Significance and Value of the Research

The scientific value of this study lies in its systematic evaluation of AZA’s antibacterial activity against the Klebsiella pneumoniae complex, particularly its potential application against multidrug-resistant strains. The results offer clinicians a new treatment option, especially in cases where existing antibiotics are ineffective. Additionally, the study emphasizes the importance of continuous monitoring of antibiotic resistance to address the evolving challenges of bacterial resistance.

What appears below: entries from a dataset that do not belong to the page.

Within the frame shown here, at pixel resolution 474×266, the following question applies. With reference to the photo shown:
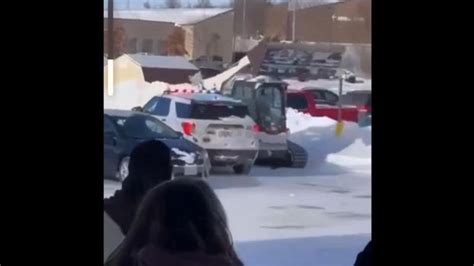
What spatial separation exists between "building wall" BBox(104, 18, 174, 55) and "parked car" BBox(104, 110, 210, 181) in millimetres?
187

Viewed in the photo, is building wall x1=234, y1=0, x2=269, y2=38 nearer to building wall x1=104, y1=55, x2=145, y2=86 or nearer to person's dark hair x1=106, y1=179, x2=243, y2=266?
building wall x1=104, y1=55, x2=145, y2=86

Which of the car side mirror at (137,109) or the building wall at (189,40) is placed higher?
the building wall at (189,40)

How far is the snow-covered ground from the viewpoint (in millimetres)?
6418

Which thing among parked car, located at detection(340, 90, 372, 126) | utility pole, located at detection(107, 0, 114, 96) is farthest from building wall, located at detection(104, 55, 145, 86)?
parked car, located at detection(340, 90, 372, 126)

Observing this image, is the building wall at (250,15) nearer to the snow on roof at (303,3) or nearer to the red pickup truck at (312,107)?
the snow on roof at (303,3)

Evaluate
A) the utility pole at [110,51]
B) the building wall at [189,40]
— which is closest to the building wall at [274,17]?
the building wall at [189,40]

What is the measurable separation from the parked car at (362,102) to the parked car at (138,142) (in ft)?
1.42

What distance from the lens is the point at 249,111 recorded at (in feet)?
21.2

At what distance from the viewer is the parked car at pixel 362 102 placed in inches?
253
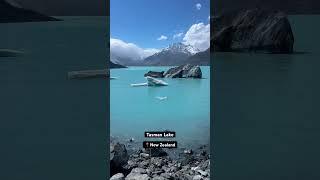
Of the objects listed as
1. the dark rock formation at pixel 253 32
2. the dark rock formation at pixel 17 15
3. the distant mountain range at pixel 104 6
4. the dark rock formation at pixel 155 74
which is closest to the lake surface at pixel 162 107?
the dark rock formation at pixel 155 74

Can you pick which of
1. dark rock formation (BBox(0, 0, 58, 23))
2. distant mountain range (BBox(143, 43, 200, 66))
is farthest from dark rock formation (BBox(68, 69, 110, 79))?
dark rock formation (BBox(0, 0, 58, 23))

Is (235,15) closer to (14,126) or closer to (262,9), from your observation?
(262,9)

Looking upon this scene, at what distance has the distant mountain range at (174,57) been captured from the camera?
129 inches

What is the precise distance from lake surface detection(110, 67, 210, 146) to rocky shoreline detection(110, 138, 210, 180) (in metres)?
0.09

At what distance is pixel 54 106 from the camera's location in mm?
3205

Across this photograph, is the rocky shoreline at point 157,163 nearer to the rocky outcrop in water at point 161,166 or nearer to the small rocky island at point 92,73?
the rocky outcrop in water at point 161,166

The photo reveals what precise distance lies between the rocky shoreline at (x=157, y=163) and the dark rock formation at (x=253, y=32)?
2.64 feet

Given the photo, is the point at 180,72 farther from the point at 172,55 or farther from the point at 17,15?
the point at 17,15

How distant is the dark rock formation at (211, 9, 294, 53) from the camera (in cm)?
324

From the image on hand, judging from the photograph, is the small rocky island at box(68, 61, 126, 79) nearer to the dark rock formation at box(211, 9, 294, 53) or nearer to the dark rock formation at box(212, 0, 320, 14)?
the dark rock formation at box(211, 9, 294, 53)

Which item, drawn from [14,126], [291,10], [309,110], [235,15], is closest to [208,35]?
[235,15]

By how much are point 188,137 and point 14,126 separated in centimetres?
128

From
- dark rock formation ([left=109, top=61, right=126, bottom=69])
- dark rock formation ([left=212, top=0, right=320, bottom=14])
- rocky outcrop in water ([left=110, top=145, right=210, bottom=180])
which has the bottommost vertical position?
rocky outcrop in water ([left=110, top=145, right=210, bottom=180])

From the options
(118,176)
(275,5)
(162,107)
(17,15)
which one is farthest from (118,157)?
(275,5)
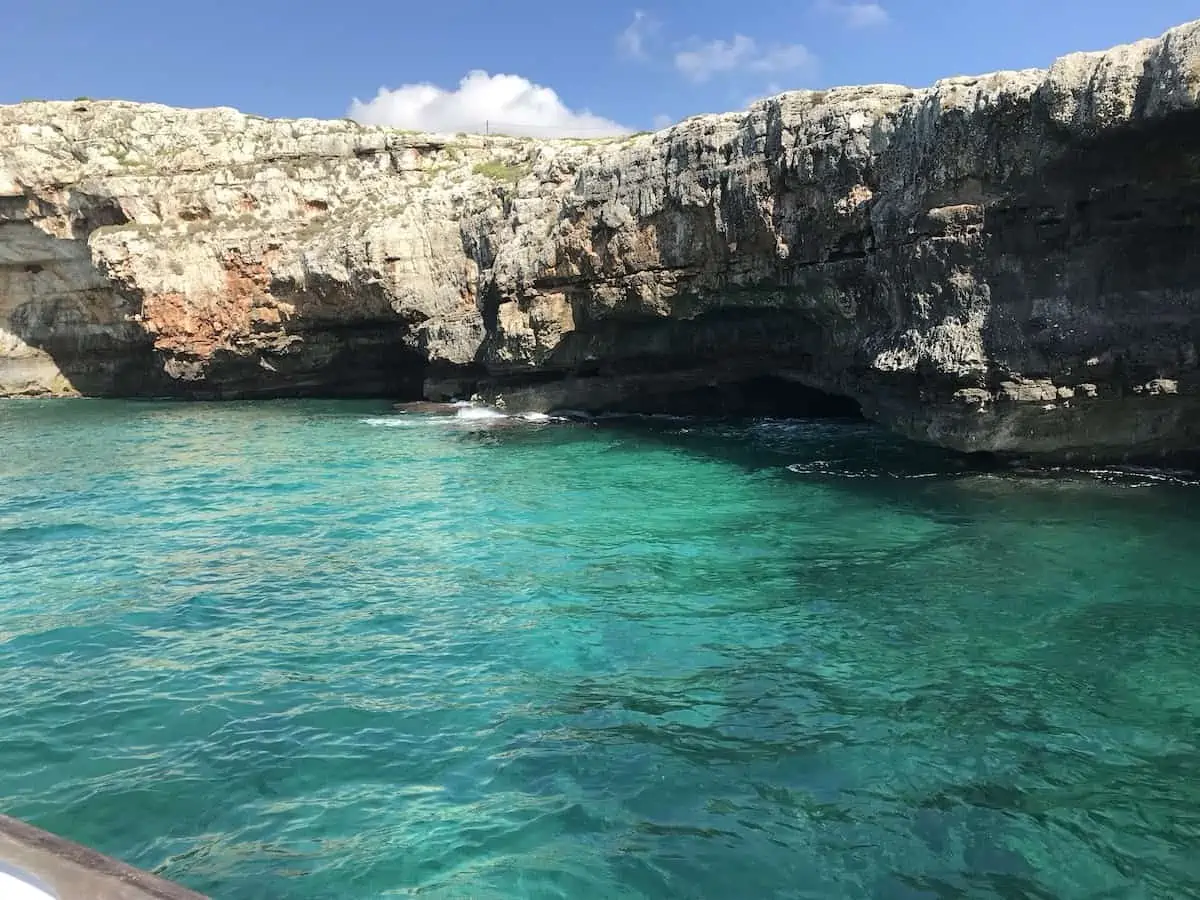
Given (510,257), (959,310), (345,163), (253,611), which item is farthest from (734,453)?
(345,163)

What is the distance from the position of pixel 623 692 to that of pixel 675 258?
17909mm

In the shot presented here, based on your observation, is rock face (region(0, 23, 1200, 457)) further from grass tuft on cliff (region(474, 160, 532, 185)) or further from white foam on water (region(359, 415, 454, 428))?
white foam on water (region(359, 415, 454, 428))

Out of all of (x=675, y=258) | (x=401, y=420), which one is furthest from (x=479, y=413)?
(x=675, y=258)

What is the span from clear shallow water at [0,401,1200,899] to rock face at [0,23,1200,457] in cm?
291

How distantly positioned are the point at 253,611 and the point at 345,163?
30.7 m

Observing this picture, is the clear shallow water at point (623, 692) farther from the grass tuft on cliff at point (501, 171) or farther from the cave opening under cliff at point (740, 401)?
the grass tuft on cliff at point (501, 171)

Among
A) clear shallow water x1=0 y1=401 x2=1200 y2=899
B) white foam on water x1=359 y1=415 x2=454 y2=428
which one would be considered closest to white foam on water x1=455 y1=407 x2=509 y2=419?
white foam on water x1=359 y1=415 x2=454 y2=428

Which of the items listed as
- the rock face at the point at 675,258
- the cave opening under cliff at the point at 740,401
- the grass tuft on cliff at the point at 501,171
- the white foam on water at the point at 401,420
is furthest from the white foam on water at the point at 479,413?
the grass tuft on cliff at the point at 501,171

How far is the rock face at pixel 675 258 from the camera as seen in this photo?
1531cm

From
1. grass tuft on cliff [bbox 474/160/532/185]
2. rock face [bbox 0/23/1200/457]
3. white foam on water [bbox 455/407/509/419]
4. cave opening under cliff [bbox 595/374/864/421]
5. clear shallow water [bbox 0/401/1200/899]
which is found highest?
grass tuft on cliff [bbox 474/160/532/185]

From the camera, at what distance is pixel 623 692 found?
27.1 ft

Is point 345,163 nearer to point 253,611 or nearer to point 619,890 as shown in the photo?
point 253,611

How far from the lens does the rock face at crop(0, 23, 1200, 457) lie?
15312 millimetres

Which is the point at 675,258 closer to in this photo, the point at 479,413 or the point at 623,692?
the point at 479,413
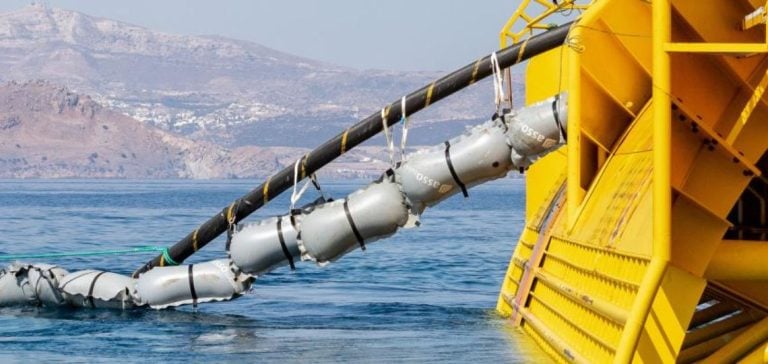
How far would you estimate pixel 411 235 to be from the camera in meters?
66.9

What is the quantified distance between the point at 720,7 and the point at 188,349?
1213 cm

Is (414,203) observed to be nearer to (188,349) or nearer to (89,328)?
(188,349)

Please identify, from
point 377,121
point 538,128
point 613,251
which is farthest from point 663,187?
point 377,121

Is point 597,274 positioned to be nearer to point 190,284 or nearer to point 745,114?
point 745,114

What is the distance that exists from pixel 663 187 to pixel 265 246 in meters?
11.5

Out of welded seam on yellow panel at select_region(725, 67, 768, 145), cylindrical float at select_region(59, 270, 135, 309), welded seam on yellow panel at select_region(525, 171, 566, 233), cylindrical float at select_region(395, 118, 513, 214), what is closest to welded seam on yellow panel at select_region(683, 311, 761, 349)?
welded seam on yellow panel at select_region(725, 67, 768, 145)

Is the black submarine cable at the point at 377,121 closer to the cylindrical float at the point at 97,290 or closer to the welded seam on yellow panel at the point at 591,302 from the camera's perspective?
the cylindrical float at the point at 97,290

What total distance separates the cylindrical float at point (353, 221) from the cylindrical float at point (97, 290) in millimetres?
5824

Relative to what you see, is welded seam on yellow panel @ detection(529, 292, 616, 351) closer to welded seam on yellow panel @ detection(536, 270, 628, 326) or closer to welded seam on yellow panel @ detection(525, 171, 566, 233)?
welded seam on yellow panel @ detection(536, 270, 628, 326)

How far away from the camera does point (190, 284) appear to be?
23.8 metres

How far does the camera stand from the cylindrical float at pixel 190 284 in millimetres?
23000

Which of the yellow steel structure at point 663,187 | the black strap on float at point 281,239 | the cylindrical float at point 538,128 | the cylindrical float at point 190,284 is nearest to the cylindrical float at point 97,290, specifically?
the cylindrical float at point 190,284

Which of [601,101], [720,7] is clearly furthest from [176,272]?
[720,7]

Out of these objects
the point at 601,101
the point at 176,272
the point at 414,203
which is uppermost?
the point at 601,101
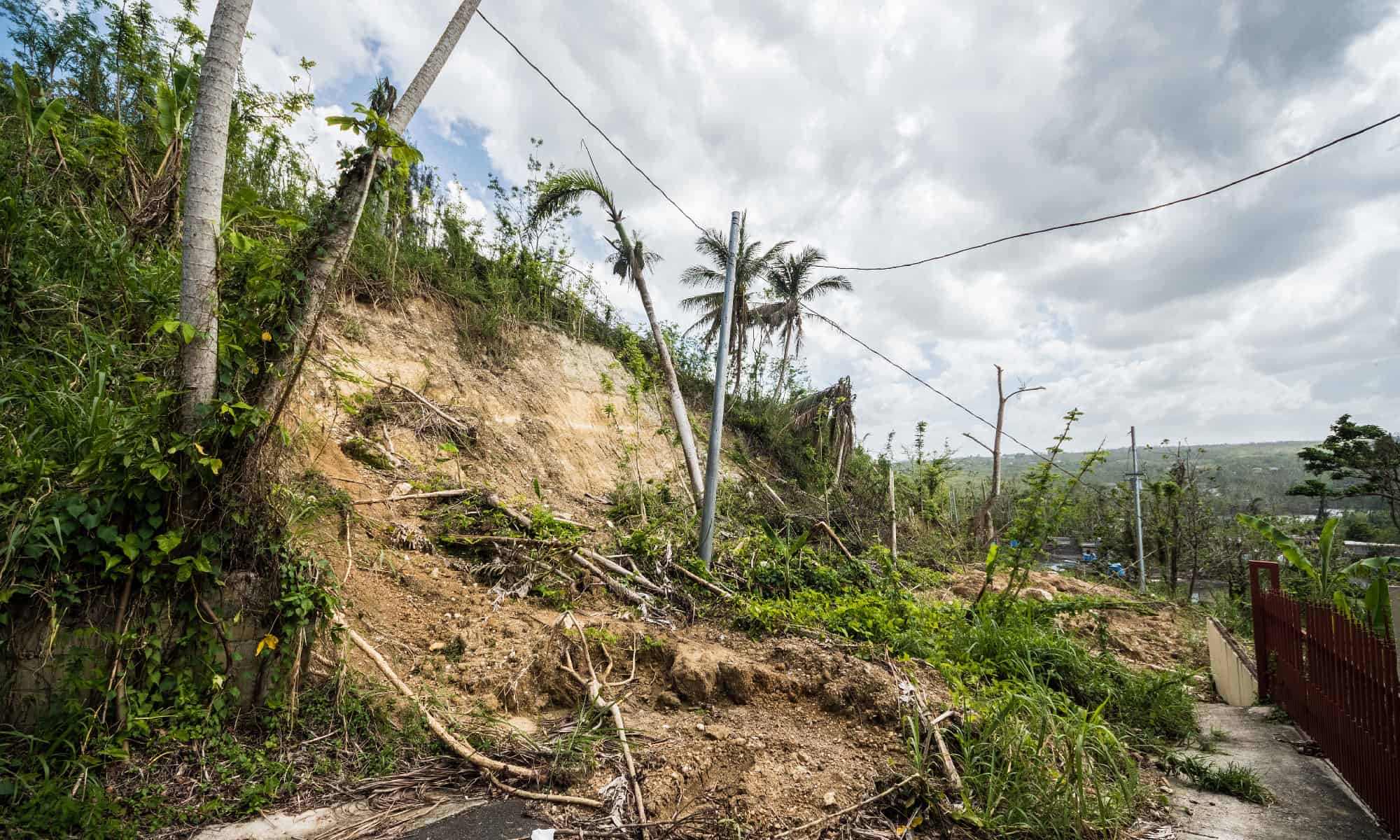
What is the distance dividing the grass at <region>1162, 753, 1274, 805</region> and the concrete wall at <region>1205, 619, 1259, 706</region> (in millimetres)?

Additional Valuable Information

The study also notes that while AZA exhibits excellent in vitro antibacterial activity, its potential resistance mechanisms in clinical applications must be considered. For example, some strains producing carbapenemases or cephalosporinases may develop resistance to AZA. Therefore, future research should further explore the resistance mechanisms of AZA and develop corresponding strategies.

As a novel antibiotic combination, AZA offers new hope for treating infections caused by multidrug-resistant Klebsiella pneumoniae. Its broad application prospects and significant antibacterial activity make it an important direction for future antibiotic development.